Heidi came back, and she brought Katharos with her, at which I gave her a sharp look, but what was done was done. She may as well just tell the whole village at this point.
Katharos looked a little downtrodden. “Heidi told me everything…I wish I could go too…”
I knelt down, and gave him the most genuine smile I had ever mustered. I looked him right in the eyes. “I am so proud of you… mortals like you make me love what I do…”
“But you are a God! And I am nothing…” He shuffled his feet and looked down.
“You are not nothing. You give this world all you can, and you will someday get back what you give.”
He embraced me. My eyes shifted uncomfortably, not knowing how to respond. I patted his back awkwardly.
After a moment, he disengaged, and I patted his head. “Take care of yourself, please.” I said quietly.
He nodded. “Goodbye. I hope I shall see you again…”
I informed Heidi that we were going to the Mahesha, and I was happy to know that she knew where they were situated, because I certainly didn't--she said they were far, far to the east, and it would take weeks to get there.
We traveled for an hour in silence, and then Heidi looked up at my face as we passed over very flat land and made progress towards our goal. “You look ever so slightly sad. I mean, I guess your default expression is unamused, but there’s an ever so slightly thin line pulling down on the corner of your mouth.”

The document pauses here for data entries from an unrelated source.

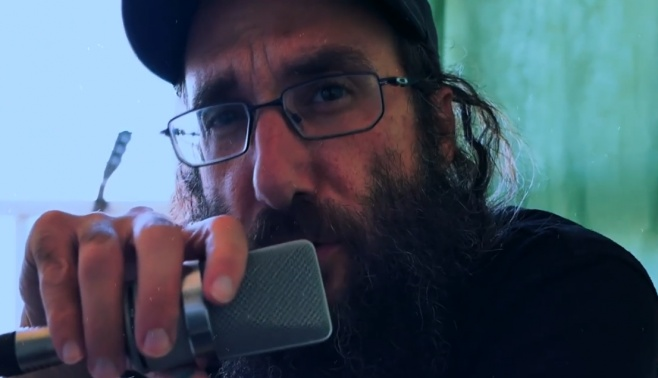 אמיר והבה בסינגל רוק חדש: שומע תפילה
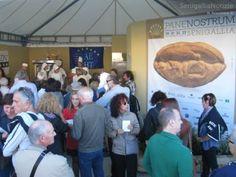 Stand espositivi e dimostrativi dell' antica arte del Pane.......A Senigallia. Marche. Italy .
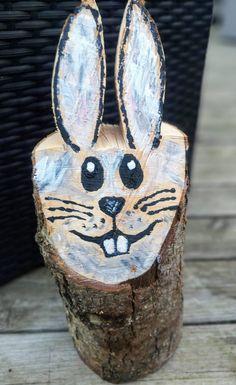 Glad kanin eller påskhare som den också kan heta, fast med lite kortare öron. Skapa en själv, eller skaffa en färdig hos Världens Blommor. Glad, Bunny, Animals, Timber Wood, Animales, Animaux, Hare, Rabbit, Animal Memes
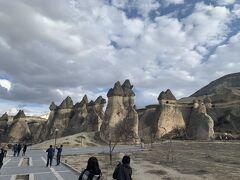 バスに乗ってキノコ岩がたくさんある場所へ移動します。 面白い形の岩がたくさんあります。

I said nothing. I felt sad at my parting with Katharos. Sad. Over a mortal. Reprehensible.
To Heidi I said, “Why are you friends with Katharos?”
“Why?” She repeated. "Can you elaborate?"
“Katharos is royalty. Royalty is not often friends with…” I stopped myself. She was already giving me a look.
“With rabble like me? You’re thinking it. You may as well be honest." Heidi paused for a moment. Trying to think of how she had formed a relationship with Katharos. She cleared her throat and said, "I knew when Katharos first came here that he wasn’t like most royalty. He always seemed so sad… I thought he needed a friend, so I talked to him, and when he didn't have his guards cart me away for being beneath him, we became fast friends. It seemed as if all of his cohorts were disgusted that he would lower himself to my level… not that I care. I’ve gotten far worse from my Father.” She shrugged.
They were quite a pair. Both so young, and both treated very badly. Even looking at Heidi, she had a rather faint scar on her leg that was exposed due to the length of her dress, no doubt from her father.
She caught me looking. “Haven’t you ever seen an ugly scar before?” She asked.
“Why did he treat you that way?” I asked.
She had a hardened look on her face like she didn’t care. Like long ago, she had accepted what her life was, and she’d moved on from it. “I can’t explain why some people are like him, Joshua. All I know is that some people have all the luck, and I have none. I think… my Father wanted to have no weight attached to his life, and he wanted me to pull my own weight, without having to care about me… he took so many things from me.”
“Like what?”
“I have no happy memories to rest in, nothing to look back on in fondness. People have happy childhoods to look back on for comfort, and I have nothing. “
She stopped in her tracks. “Look at this… a year ago this was green…”
We came upon a large stretch of land with no green grass. The grass and trees very suddenly cut off, and there was nothing left but cold, hard, barren earth. The vapors had killed the land here. They were especially intense in this area, and particularly visible. They had a reddish tinge to them.
“This place has festered horribly,” I commented.
“Well yeah, clearly,” she replied. The barren earth in front of us was steep and plateaued into a crater. Heidi carefully lowered herself down onto the incline, clinging to the rocks caking the sides of it so she wouldn't fall.
I carefully place one foot down before the other one. In my robes, it was hard to move, and even harder to see past my long body. I stepped on something unsteady and nearly fell over, but I caught myself, just barely. I breathed in sharply.
Heidi was doing great, even climbing in a dress with clunky boots on. She was already half way down.
Suddenly, I wondered what it would be like to slip and die here, and I had a sensation of complete fear. I held tightly to the rock I had gripped, and was too scared to move.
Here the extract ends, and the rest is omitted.